私のこの何の役にも立たない欠点だらけの性格を?


「あんたのやったことは確かにマニュアル違反のオンパレードだったわ。でも結果として真実を暴いた。それはあんたの、そのクソ真面目な性格が嘘や欺瞞を許せなかったからでしょ?」

「……」

「だったらそれを貫き通しなさいよ。中途半端にプロのフリなんてするんじゃないわよ。あんたは、あんたのやり方で、この仕事と向き合うしかないの。
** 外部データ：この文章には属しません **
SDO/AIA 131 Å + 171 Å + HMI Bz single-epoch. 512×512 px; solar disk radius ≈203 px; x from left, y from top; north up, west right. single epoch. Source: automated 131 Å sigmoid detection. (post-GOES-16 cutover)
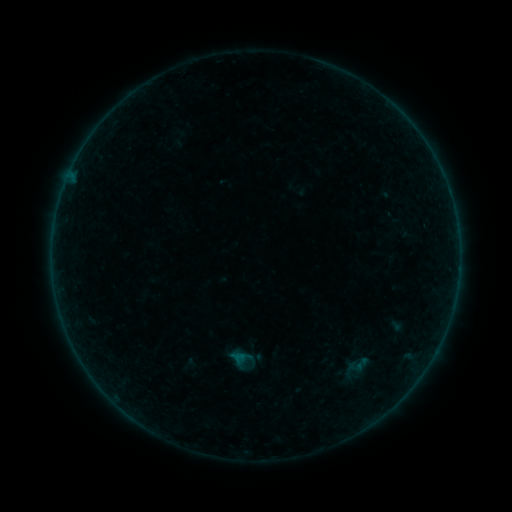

不器用で遠回りで傷だらけになる、そんないばらの道だけどね」


ママの言葉は矛盾していた。

冷たく突き放しているようで、でもその奥には確かな熱がこもっている。

それは叱咤でありそして激励でもあった。


彼女は私を見捨ててはいなかった。

それどころか、私という人間の本質を誰よりも深く理解してくれていた。


「さあ、どうする? 眠夢」

ママは私からすっと身を引いた。

「ここで全部投げ出して、またあの薄暗いアパートでお祈りメールを待つ日々に戻るか。それとも、腹を括ってこのどうしようもない地獄で、あんただけの『正義』を探してみるか」


選択肢はまたしても、二つ。

でもその意味は数週間前とはまったく違って聞こえた。


私は何も答えられなかった。

頭がぐちゃぐちゃで心がバラバラで。

どうすればいいのか、まったくわからなかった。


「……ま、せいぜいゆっくり考えることね」

ママはそれだけ言うと私に背を向けた。

そして屋上の出口に向かって歩き出す。


その去り際に彼女は一度だけ足を止めて、振り返らずに言った。


「言っとくけど、あんたもうプロよ」

「……え?」

「人の心を覗く、この最高に楽しくて、最低な地獄へようこそ」


その言葉を残して、ママの姿は扉の向こうへと消えていった。

一人、屋上に残された私。

夜風がやけに冷たかった。


突き放された、絶望。

でも心のどこかで感じてしまう奇妙な高揚感。

「お前は、ここで終わる人間じゃない」

そう、言われたような気がして。


私は一体どうしたいんだろう。

この地獄のような職場で、私は何を探しているんだろう。


答えはまだ闇の中。

ただ一つだけ確かなこと。

私の本当の戦いは今まさに始まろうとしていた。